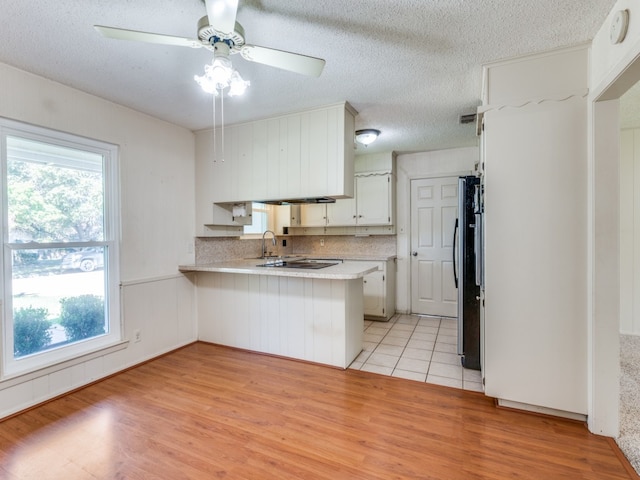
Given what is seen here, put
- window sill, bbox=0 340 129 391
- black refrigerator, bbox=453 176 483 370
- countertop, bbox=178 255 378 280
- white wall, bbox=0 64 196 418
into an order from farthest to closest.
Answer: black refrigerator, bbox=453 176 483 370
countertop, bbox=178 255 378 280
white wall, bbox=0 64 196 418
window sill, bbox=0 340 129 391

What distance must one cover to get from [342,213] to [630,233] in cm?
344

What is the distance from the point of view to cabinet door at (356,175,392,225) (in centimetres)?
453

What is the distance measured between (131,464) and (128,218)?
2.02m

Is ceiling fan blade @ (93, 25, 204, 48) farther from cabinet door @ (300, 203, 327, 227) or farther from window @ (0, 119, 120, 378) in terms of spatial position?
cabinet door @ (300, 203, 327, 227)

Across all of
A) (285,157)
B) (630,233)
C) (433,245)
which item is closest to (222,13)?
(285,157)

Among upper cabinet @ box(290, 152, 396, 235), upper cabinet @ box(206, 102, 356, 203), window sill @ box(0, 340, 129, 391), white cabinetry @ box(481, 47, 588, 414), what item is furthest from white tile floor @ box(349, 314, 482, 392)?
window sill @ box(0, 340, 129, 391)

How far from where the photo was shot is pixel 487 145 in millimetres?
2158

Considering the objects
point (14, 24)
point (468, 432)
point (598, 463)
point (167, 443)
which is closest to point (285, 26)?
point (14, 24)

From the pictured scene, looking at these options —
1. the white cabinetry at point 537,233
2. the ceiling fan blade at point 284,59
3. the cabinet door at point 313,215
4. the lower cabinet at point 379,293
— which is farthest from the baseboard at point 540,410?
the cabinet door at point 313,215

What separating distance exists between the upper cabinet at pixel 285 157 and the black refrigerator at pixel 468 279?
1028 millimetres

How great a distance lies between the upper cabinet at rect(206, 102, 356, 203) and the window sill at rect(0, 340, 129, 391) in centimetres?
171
...
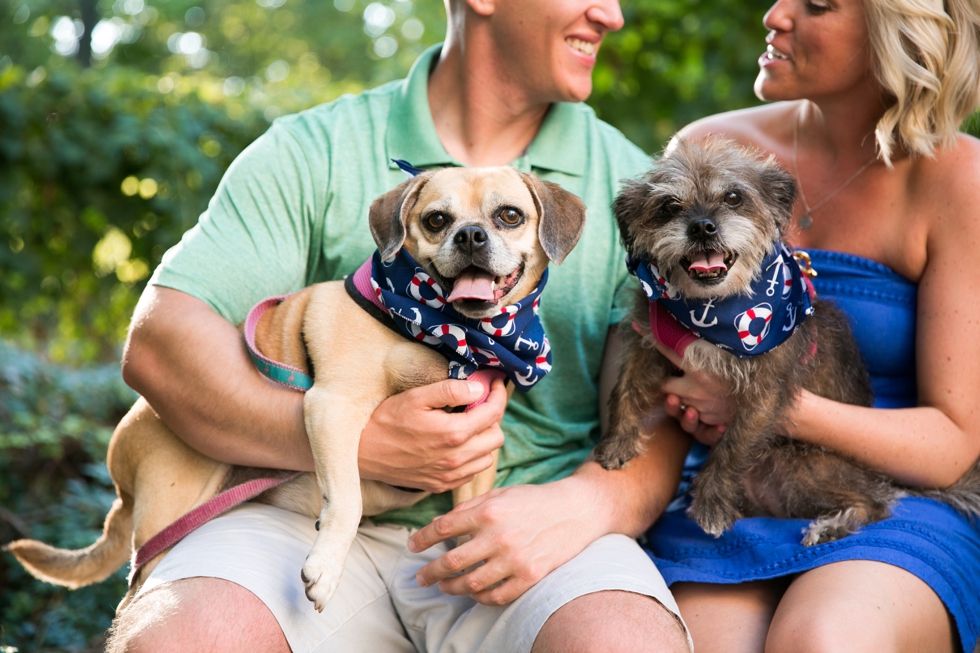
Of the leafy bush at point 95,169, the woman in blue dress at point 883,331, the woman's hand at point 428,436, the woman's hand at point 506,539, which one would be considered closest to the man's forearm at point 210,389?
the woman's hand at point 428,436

__EXERCISE GOAL__
Please rewrite the records above as a numbered list, beginning at the line that contains "From the pictured" and stopping after the line that contains "1028 millimetres". Leave out any blank lines.

__ANSWER TO THE TASK__
1. From the pictured scene, looking at these options —
2. 1. the white cabinetry at point 537,233
3. 2. the ceiling fan blade at point 284,59
4. 3. the cabinet door at point 313,215
5. 4. the lower cabinet at point 379,293
6. — which is farthest from the baseboard at point 540,410?
7. the cabinet door at point 313,215
8. What separating distance exists between the upper cabinet at pixel 285 157 and the black refrigerator at pixel 468 279?
9. 1028 millimetres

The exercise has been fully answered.